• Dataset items

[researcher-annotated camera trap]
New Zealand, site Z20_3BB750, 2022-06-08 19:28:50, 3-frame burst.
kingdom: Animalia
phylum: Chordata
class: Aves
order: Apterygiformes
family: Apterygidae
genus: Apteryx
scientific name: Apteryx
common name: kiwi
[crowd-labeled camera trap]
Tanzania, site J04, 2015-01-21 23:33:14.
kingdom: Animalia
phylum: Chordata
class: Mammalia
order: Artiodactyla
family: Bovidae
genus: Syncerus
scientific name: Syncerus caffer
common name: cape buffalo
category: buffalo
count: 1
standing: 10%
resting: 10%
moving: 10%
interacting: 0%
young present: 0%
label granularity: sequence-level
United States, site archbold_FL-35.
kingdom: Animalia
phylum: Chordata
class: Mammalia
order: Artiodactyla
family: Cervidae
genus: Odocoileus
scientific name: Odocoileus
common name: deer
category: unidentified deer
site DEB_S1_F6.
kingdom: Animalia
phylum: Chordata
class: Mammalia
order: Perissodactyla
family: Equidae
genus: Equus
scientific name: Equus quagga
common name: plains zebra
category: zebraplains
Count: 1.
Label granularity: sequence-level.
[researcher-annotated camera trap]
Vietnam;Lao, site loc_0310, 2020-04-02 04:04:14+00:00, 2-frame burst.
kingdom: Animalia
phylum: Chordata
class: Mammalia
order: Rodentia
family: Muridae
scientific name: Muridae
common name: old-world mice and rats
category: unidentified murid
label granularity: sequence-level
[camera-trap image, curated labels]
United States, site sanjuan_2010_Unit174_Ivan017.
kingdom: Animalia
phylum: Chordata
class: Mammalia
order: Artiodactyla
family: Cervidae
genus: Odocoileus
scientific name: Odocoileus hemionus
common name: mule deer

• Aim of the exercise
After reading the data above, return it verbatim in full.

• Exercise output
[researcher-annotated camera trap]
New Zealand, site Z20_3BB750, 2022-06-08 19:28:50, 3-frame burst.
kingdom: Animalia
phylum: Chordata
class: Aves
order: Apterygiformes
family: Apterygidae
genus: Apteryx
scientific name: Apteryx
common name: kiwi
[crowd-labeled camera trap]
Tanzania, site J04, 2015-01-21 23:33:14.
kingdom: Animalia
phylum: Chordata
class: Mammalia
order: Artiodactyla
family: Bovidae
genus: Syncerus
scientific name: Syncerus caffer
common name: cape buffalo
category: buffalo
count: 1
standing: 10%
resting: 10%
moving: 10%
interacting: 0%
young present: 0%
label granularity: sequence-level
United States, site archbold_FL-35.
kingdom: Animalia
phylum: Chordata
class: Mammalia
order: Artiodactyla
family: Cervidae
genus: Odocoileus
scientific name: Odocoileus
common name: deer
category: unidentified deer
site DEB_S1_F6.
kingdom: Animalia
phylum: Chordata
class: Mammalia
order: Perissodactyla
family: Equidae
genus: Equus
scientific name: Equus quagga
common name: plains zebra
category: zebraplains
Count: 1.
Label granularity: sequence-level.
[researcher-annotated camera trap]
Vietnam;Lao, site loc_0310, 2020-04-02 04:04:14+00:00, 2-frame burst.
kingdom: Animalia
phylum: Chordata
class: Mammalia
order: Rodentia
family: Muridae
scientific name: Muridae
common name: old-world mice and rats
category: unidentified murid
label granularity: sequence-level
[camera-trap image, curated labels]
United States, site sanjuan_2010_Unit174_Ivan017.
kingdom: Animalia
phylum: Chordata
class: Mammalia
order: Artiodactyla
family: Cervidae
genus: Odocoileus
scientific name: Odocoileus hemionus
common name: mule deer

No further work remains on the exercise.